**Activity**
Print, exactly as they stand, the lines below from the one that has "Sectional Cheap Price" to the one that has "Bán vốn nhà", inclusive, leaving out the pictures.

[Items from a dataset]
-- Opening Marker --
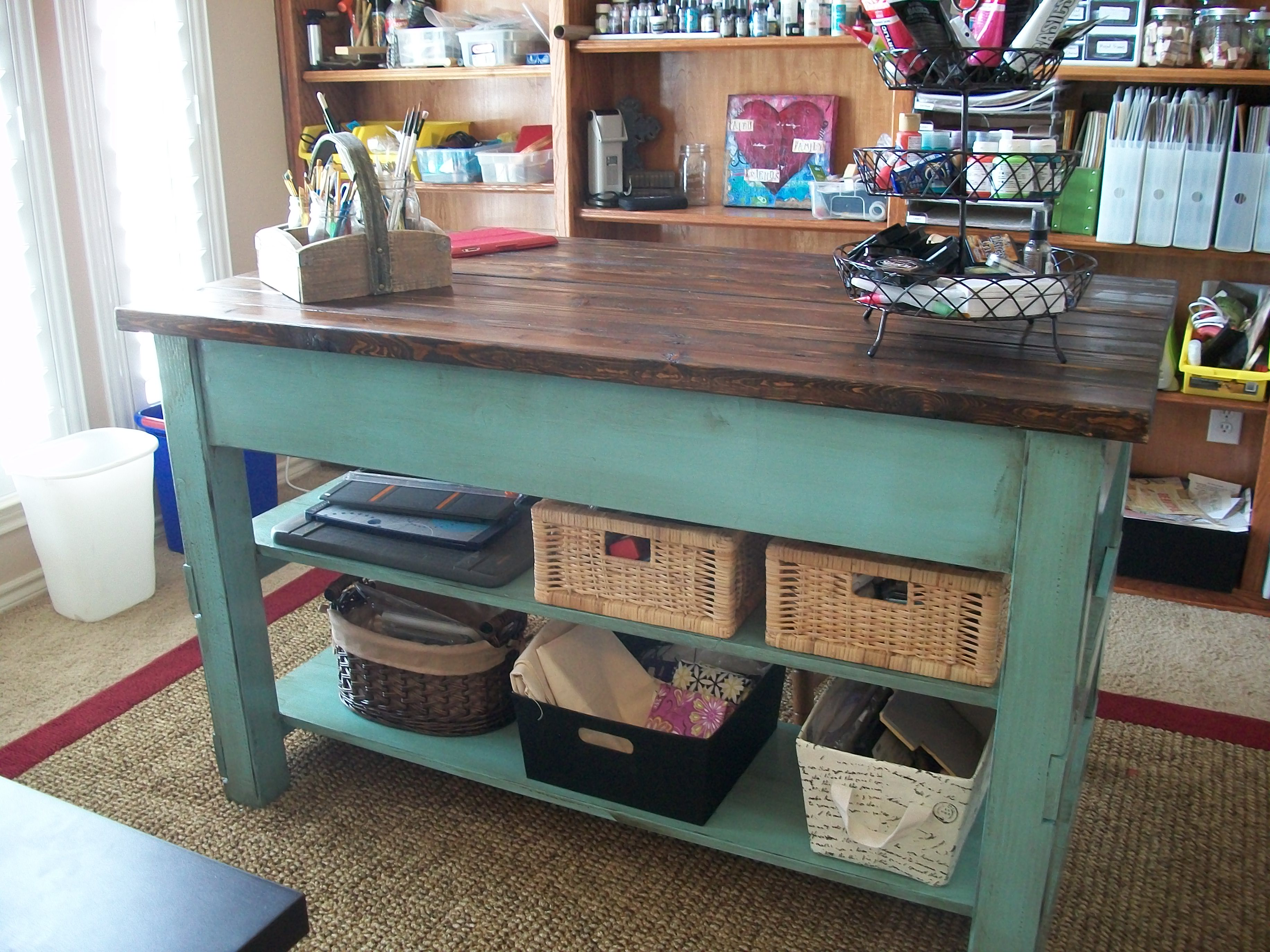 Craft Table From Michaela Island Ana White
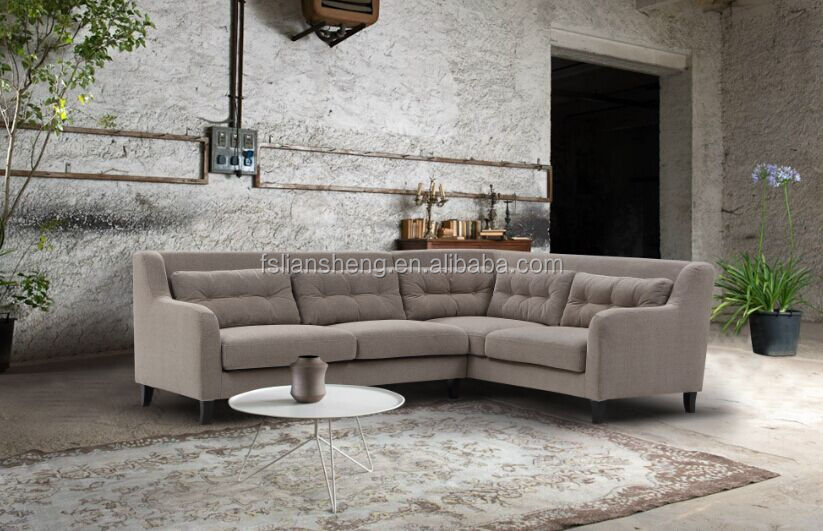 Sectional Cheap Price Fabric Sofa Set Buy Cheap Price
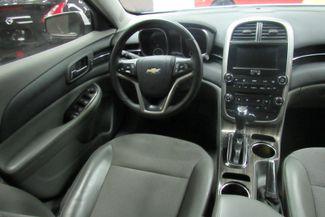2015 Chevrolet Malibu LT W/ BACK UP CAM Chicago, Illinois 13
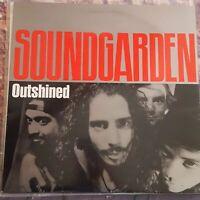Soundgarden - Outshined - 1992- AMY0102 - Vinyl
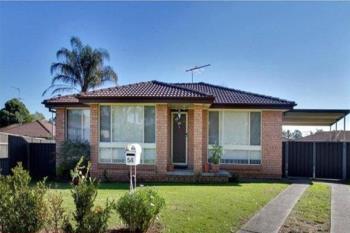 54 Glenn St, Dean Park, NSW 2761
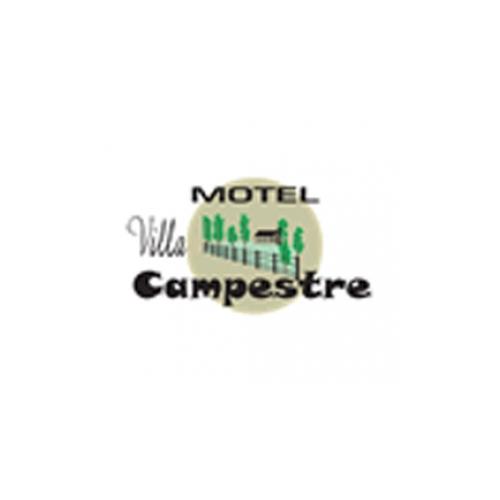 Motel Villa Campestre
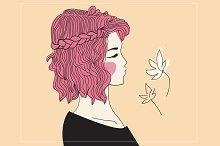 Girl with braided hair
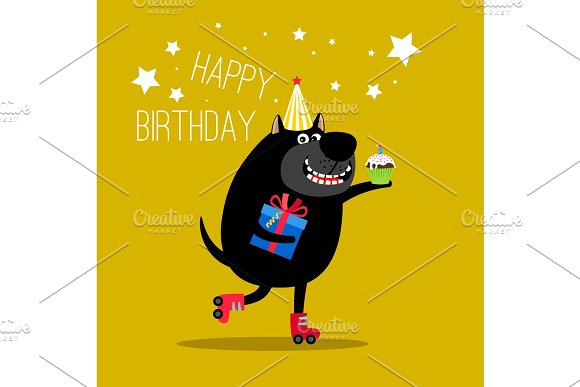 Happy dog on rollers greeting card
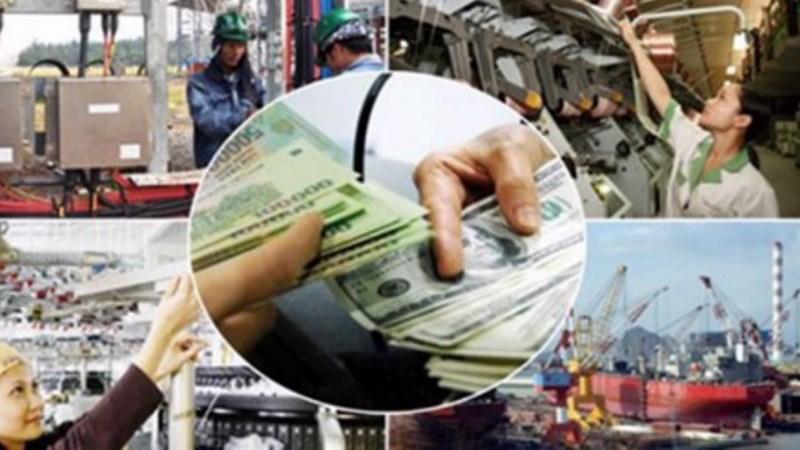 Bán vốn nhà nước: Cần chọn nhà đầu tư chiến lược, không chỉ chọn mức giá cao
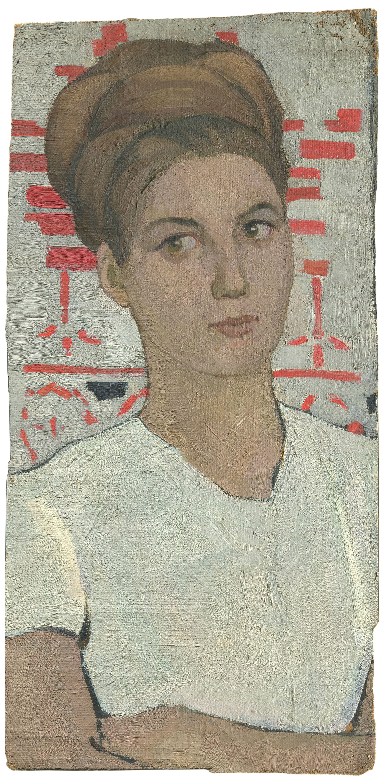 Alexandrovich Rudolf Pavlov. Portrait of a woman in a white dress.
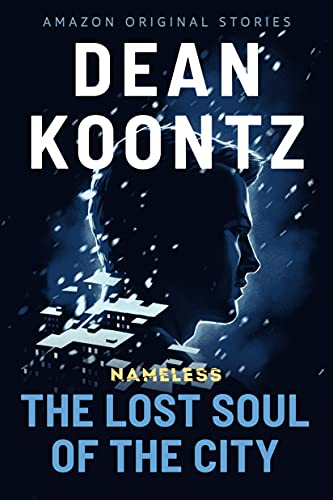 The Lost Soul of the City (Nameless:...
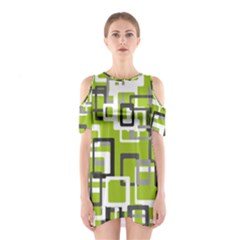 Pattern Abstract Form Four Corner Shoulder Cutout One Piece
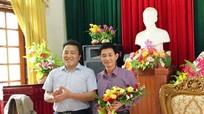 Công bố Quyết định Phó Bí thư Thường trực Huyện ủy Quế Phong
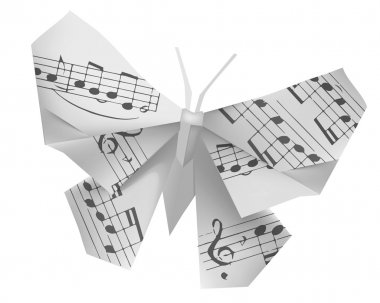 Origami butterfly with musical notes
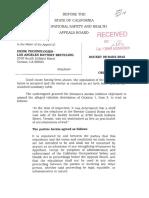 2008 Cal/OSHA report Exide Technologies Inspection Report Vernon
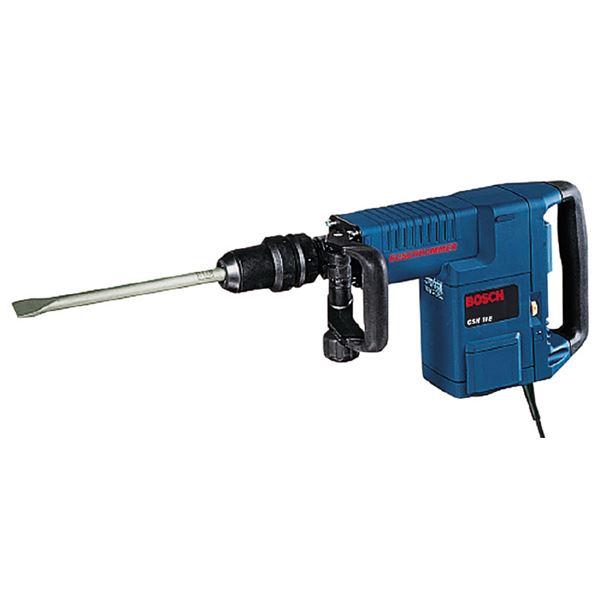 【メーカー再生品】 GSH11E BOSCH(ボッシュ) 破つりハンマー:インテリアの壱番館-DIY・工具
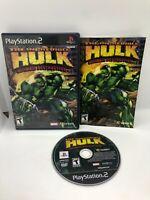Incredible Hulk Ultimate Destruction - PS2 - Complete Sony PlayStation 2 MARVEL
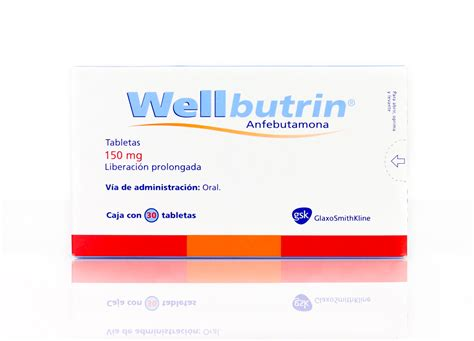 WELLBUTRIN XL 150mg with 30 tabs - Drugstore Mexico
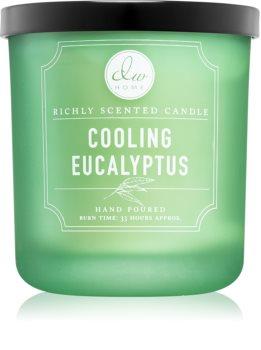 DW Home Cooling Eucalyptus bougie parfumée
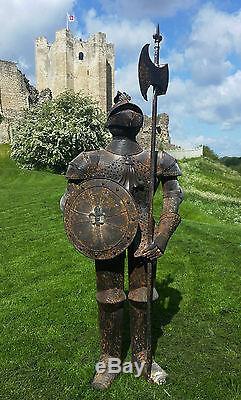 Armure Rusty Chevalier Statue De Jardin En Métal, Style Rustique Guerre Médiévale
-- Closing Marker --
**Response to this task**
 Sectional Cheap Price Fabric Sofa Set Buy Cheap Price
2015 Chevrolet Malibu LT W/ BACK UP CAM Chicago, Illinois 13
Soundgarden - Outshined - 1992- AMY0102 - Vinyl
 54 Glenn St, Dean Park, NSW 2761
 Motel Villa Campestre
 Girl with braided hair
 Happy dog on rollers greeting card
 Bán vốn nhà nước: Cần chọn nhà đầu tư chiến lược, không chỉ chọn mức giá cao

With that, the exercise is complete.